Then she includes a 14-day Kick-Start Diet, recipes, and a list of 100 products that meet most of the real-food guidelines.

The biggest adjustments I made after reading this book were to add some foods back into my diet, like 100% fruit juice (my previous attitude was that juice was empty calories) and more carbs (I’d been limiting these to the point of unhappiness) and I have a clearer picture of the vitamins and minerals I need to ingest and how to tackle getting the optimal amounts.

There are a few bones I’d pick with Somer: her overall tone was sometimes condescending (“You and everyone within a million-mile radius knows moving is absolutely critical to mood, health and a reasonable waistline” – really?  Million-mile radius?) and some of her food suggestions seemed hypocritical.  She has an entire chapter on eating “real” foods, yet in her recipe section includes fat-free dairy products, artificial sweeteners, and soy. I have no idea what’s in fat-free half-and-half but somehow I doubt it qualifies as a “real” food.
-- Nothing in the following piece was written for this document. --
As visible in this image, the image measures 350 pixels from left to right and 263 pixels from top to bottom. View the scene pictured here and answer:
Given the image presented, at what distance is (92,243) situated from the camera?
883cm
The diets currently in vogue (primal/paleo) would disagree, saying fats from animals are ok but soy and processed carbs are not.  Who is right?  I’m certainly not an expert so I’m not going to weigh in on that debate – just surfacing it.

In all I think it’s a pretty good book, especially if you don’t know much about nutrition and are just starting out on a quest for better health, or you need a little inspiration along your journey.